● **KUTIPAN TEKS**
^^^^

INDOPOS.CO.ID – Akademisi Universitas Bung Karno, Salamuddin Daeng mengatakan pihak yang kalah tentu berat menerima hasil pemilu secara lahir batin. Itulah konsekuensi yang memang harus diterima dan siapa pun baik yang kalah maupun yang hampir menang sudah mengetahui konsekuensi ini sejak semula.
“Wajar jika pascapemilu suara penolakan terhadap hasil pemilu akan muncul dengan berbagai argumentasi mulai dari pemilu curang, KPU dan bawslu memihak, mark up suara pemenang, dan lain sebagainya,” katanya kepada indopos.co.id, Sabtu (17/2/2024).
Menurutnya,sulit sekali di era sekarang melakukan kecurangan yang terencana dan luas, atau disebut sebagai kecurangan sistematis dan masiv itu, sehingga bisa membatalkan hasil pemilu sehingga pemilu bisa diulang.
“Pemilu 2024 sendiri berlangsung di era digitalisasi, era keterbukaan, ketelanjangan, jangankan jumlah suara di TPS yang disaksikan ratusan orang, jumlah uang di dompet masing masing aja ketahuan sekarang berapa jumlahnya,” ujarnya.
Ia menjelaskan di Indonesia yang merupakan salah satu negara memiliki nitizen paling menakutkan di dunia, paling julit, haus informasi, sangat ngotot kalau merasa benar.

^^^^

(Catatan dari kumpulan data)
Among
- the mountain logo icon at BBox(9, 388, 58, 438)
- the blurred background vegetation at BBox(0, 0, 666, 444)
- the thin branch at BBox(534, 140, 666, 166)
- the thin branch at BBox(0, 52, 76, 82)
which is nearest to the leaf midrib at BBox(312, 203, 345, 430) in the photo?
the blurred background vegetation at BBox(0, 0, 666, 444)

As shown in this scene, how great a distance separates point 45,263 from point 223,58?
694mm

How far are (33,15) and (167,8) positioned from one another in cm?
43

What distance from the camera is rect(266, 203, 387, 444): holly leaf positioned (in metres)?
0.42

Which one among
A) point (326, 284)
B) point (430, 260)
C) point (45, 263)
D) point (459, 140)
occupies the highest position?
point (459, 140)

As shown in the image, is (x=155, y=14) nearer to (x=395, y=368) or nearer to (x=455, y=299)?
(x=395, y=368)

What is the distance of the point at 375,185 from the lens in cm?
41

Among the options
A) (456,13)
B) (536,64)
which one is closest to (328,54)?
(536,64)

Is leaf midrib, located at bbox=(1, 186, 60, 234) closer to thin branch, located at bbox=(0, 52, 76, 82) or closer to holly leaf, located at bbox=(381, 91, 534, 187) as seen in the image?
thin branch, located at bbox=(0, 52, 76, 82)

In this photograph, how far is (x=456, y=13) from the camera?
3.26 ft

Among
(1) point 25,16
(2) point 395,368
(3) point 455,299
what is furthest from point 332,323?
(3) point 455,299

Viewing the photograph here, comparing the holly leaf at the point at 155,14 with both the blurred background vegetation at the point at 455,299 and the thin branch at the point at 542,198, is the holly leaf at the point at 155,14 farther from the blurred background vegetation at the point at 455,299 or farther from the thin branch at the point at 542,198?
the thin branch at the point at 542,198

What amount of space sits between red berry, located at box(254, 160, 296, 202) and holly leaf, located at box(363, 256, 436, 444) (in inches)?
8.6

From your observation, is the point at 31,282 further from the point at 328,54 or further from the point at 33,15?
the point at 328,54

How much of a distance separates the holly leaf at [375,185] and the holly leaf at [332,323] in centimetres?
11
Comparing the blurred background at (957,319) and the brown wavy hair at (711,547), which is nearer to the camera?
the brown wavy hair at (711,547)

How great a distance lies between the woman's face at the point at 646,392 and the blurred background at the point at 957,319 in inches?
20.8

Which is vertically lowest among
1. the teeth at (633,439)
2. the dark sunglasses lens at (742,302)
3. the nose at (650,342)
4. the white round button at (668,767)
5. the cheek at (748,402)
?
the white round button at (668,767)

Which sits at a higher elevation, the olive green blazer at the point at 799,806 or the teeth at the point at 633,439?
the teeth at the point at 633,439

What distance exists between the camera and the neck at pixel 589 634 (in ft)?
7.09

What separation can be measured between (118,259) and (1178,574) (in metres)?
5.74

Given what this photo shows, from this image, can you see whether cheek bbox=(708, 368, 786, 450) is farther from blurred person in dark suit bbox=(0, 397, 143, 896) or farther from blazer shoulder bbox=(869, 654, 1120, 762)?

^^^^

● **KETENTUAN TUGAS**
1. Kutip bagian artikel tentang penerimaan hasil pemilu di antara "Ia menjelaskan di" dan "kalau merasa benar.", termasuk kedua batas tersebut.
2. Perpanjang artikel tentang penerimaan hasil pemilu, mulai setelah kalimat terakhirnya.

● **JAWABAN**
1.
Ia menjelaskan di Indonesia yang merupakan salah satu negara memiliki nitizen paling menakutkan di dunia, paling julit, haus informasi, sangat ngotot kalau merasa benar.

2.
“Banyak negara, individu dan organisasi di dunia ini yang telah merasakan keganasan nitizen Indonesia. Banyak yang ampun-ampunan meminta nitizen Indonesia menghentikan serangan terhadap akun akun mereka. Ini Nitizen paling patriotik sedunia,” jelas dia
Ia menuturkan, masyarakat Indonesia adalah pengguna medsos terbesar di dunia, ini keuanggulan dan sekaligus merupakan tantangan.
Di satu sisi akan menjadi media pendidikan dan pembelajaran politik dll yang cepat, namun beberpa sisi perlu diwaspadai terutama menijgkatkan misinformasi dan disinformasi.
“Hal ini juga telah terjadi selama proses pemilu 2024. Namun jika melihat hasilmya, tampaknya kita harus berkesimpulan bahwa kemampuan menyaring informasi pengguna medsos sudah cukup mantap,” tutur dia.
Ia menambahkan jika melihat bagaimana pergerakan informasi selama pemilu, tidak mudah melakukan provokasi dengan disinformasi, karena pelaku yang menyampaikan realitas atau fakta sebenarnya jauh lebih banyak.
“Mereka menyebarkan informasi atau fakta lapangan dengan berbagai motivasi yang baik, ada sebagai tiktoker, youtuber, facebooker, dan lain sebagainya, dan informasi seru, menggembirakan, menarik dan lucu lucu jauh lebih deras dibandingkan informasi yang provokatif,” imbuh dia.
Ia menekankan akan sangat sulit memanipulasi bukti bukti kecurangan pemilu, apalagi bukti bahwa kecurangan perhitungan suara yang dapat membatalakan hasil pemilu.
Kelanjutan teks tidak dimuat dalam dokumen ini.